I think we have an extremely viable developmental company here which has a good chance of coming up with many different therapeutic products -- all of them novel, all of them general and all of them capable of making Enzo the central company in the formation of a new type of medicine.

Thank you, Dean. As you can see, there is a rather full pipeline in the therapeutic area and the work that has transpired there has really been extraordinary.
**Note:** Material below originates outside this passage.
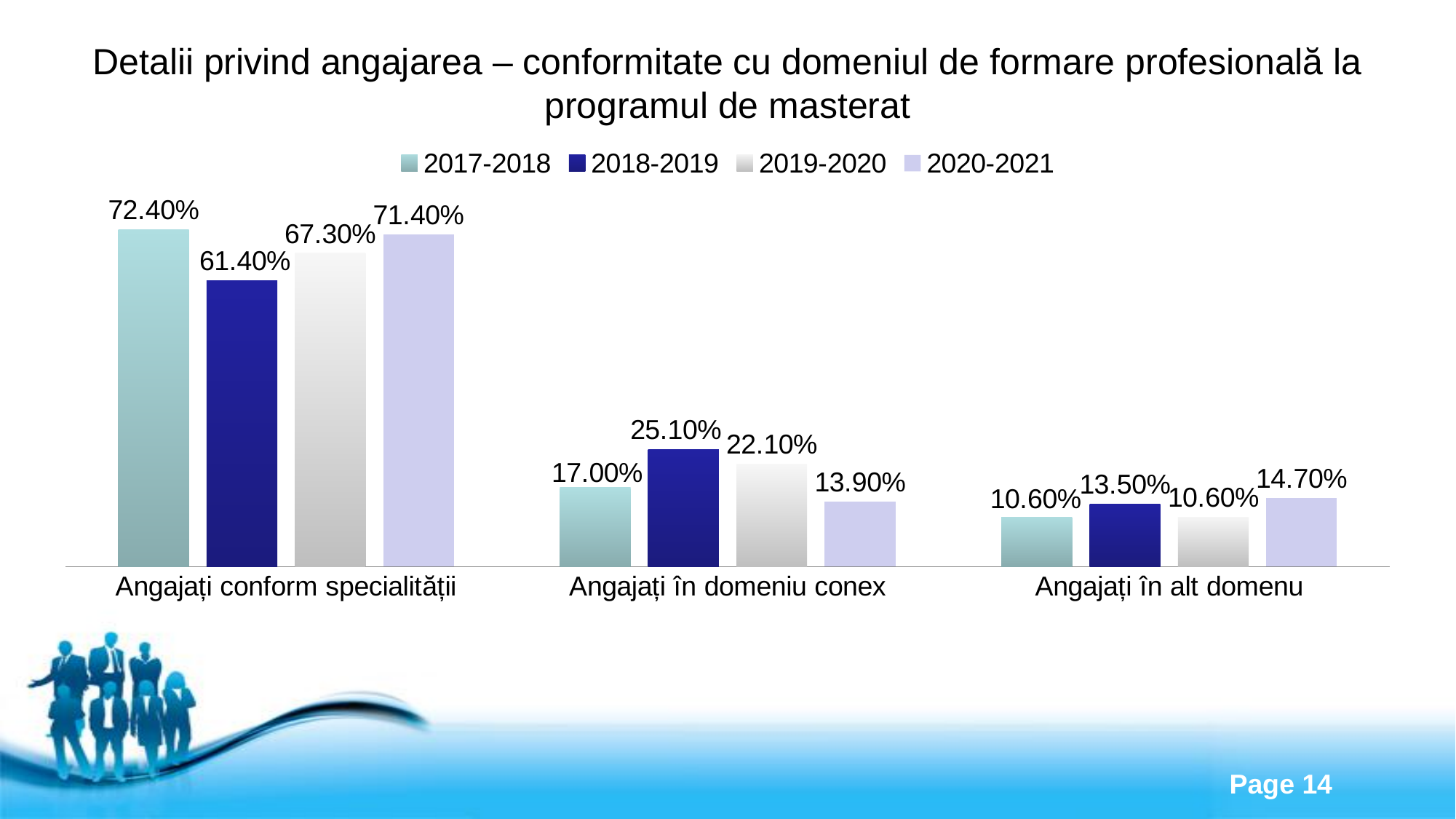
What is the value for 2018-2019 in the "Angajați în alt domenu" category? 13.50% What kind of chart is shown on the slide? Bar chart How many categories are shown on the x axis? 3 Which series has the lowest value in the "Angajați conform specialității" category? 2018-2019 What is the difference between the 2020-2021 and 2019-2020 values in the "Angajați în alt domenu" category? 4.10% How many series does the legend list? 4 Which is larger: the 2019-2020 value for "Angajați în domeniu conex" or the 2020-2021 value for "Angajați în alt domenu"? 2019-2020 value for Angajați în domeniu conex Which series is shown in dark blue in the legend? 2018-2019 What is the difference between the 2017-2018 and 2018-2019 values in the "Angajați conform specialității" category? 11.00% Which series has the highest value in the "Angajați în domeniu conex" category? 2018-2019 What is the value for 2017-2018 in the "Angajați conform specialității" category? 72.40% What is the value for 2020-2021 in the "Angajați în domeniu conex" category? 13.90%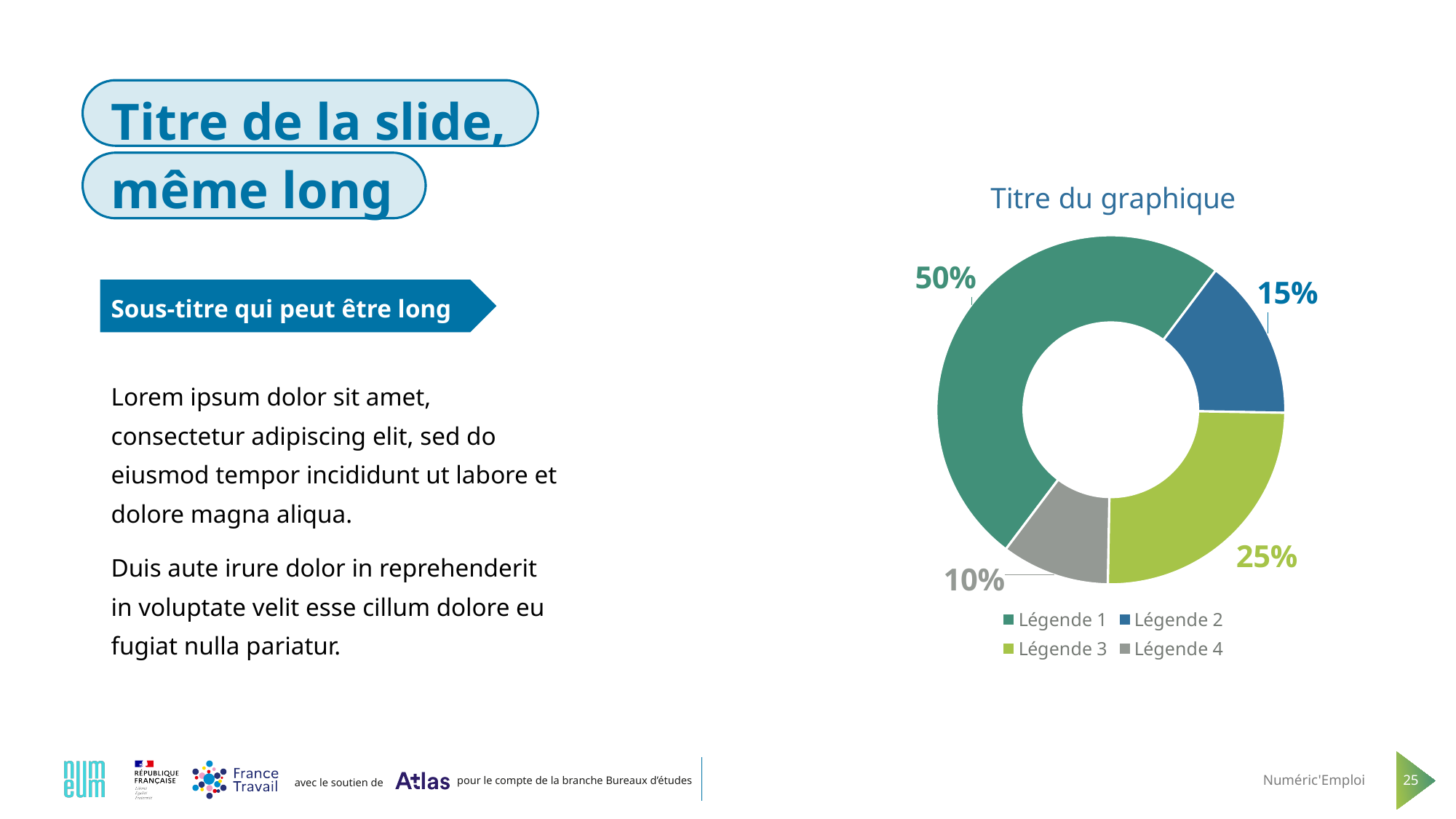
What colour is the slice for Légende 4? Grey What is the value for Légende 2? 15% Which is larger, the value for Légende 2 or the value for Légende 3? Légende 3 Which category has the largest share of the chart? Légende 1 What is the title of the chart? Titre du graphique What type of chart is shown on the slide? Doughnut chart Which category has the smallest share of the chart? Légende 4 What is the value for Légende 4? 10% What is the value for Légende 1? 50% What is the difference between the values for Légende 1 and Légende 3? 25% How many categories does the legend list? 4 What is the value for Légende 3? 25%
Turning to matters of corporate oversight, I should note that at the annual meeting next month Stan Worshovsky (ph) will not be standing for reelection as a director. It is with regret that Stan will not stand for reelection. This became due to the New York Stock Exchange rules that were just approved. Stan has been immensely helpful in the time he served on the Board and he has made significant contribution. We consider him not only a colleague and fellow Board member but a friend as well. We're truly sorry to lose his insight on the Board but we hope to work with him in other capacities.

In conclusion, I'd like to thank you for joining with us in this teleconference. I hope you have found it informative. As you can see, we have taken some dramatic steps in both our Life Sciences and Clinical Lab divisions to further expand and improve our marketing programs. We've built a company with a very solid foundation. Today, we are bringing in more talent to support our expansion, our pipeline is expanding dramatically. We have a number of proven valuable technologies and we continue to innovate. And we have a strong target of unserved markets that we think we can produce products that will be beneficial.

From our remarks, you know, we're highly optimistic regarding our Company's potential. We're very focused on achieving our goals. We want to thank all of the shareholders that have been extraordinary supporters to us. And we look forward to the annual meeting which is coming up in January to continue our dialogue and have more interesting news to report. Thank you and have a good day.

A replay of this broadcast will be available until Sunday, December 28th, at 12 midnight. You may access this replay by dialing 1-877-519-4471. The pin number is 4368231. International callers can dial 1-973-341-3080 and use the same pin number. This replay is also available over the Internet at www.Vcall.com. This concludes today's teleconference. You may disconnect your lines at this time and have a wonderful day.